Automatic Vision-Based Parking Slot Detection and Occupancy Classification

Published 16 Aug 2023 in cs.CV | (2308.08192v1)

Abstract: Parking guidance information (PGI) systems are used to provide information to drivers about the nearest parking lots and the number of vacant parking slots. Recently, vision-based solutions started to appear as a cost-effective alternative to standard PGI systems based on hardware sensors mounted on each parking slot. Vision-based systems provide information about parking occupancy based on images taken by a camera that is recording a parking lot. However, such systems are challenging to develop due to various possible viewpoints, weather conditions, and object occlusions. Most notably, they require manual labeling of parking slot locations in the input image which is sensitive to camera angle change, replacement, or maintenance. In this paper, the algorithm that performs Automatic Parking Slot Detection and Occupancy Classification (APSD-OC) solely on input images is proposed.

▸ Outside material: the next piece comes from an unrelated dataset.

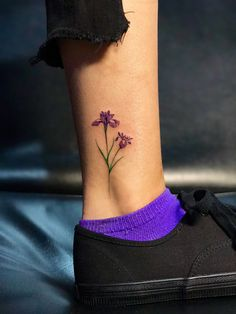 Iris tattoo by cute ankle tattoos, leaf tattoos, tatoos, tattoo designs Lila Tattoos, Violet Flower Tattoos, Grandma Tattoos, Violet Tattoo, Beautiful Flower Tattoos, Pretty Tattoos, Tatoos, Iris Tattoo, 21 Tattoo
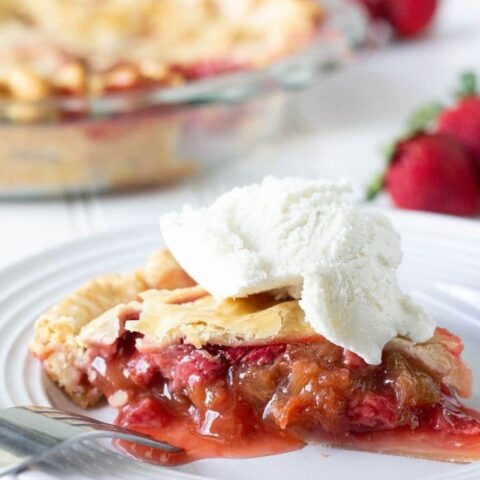 strawberry rhubarb pie on plate with ice cream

Automatic parking slot detection is based on vehicle detections in a series of parking lot images upon which clustering is applied in bird's eye view to detect parking slots. Once the parking slots positions are determined in the input image, each detected parking slot is classified as occupied or vacant using a specifically trained ResNet34 deep classifier. The proposed approach is extensively evaluated on well-known publicly available datasets (PKLot and CNRPark+EXT), showing high efficiency in parking slot detection and robustness to the presence of illegal parking or passing vehicles. Trained classifier achieves high accuracy in parking slot occupancy classification.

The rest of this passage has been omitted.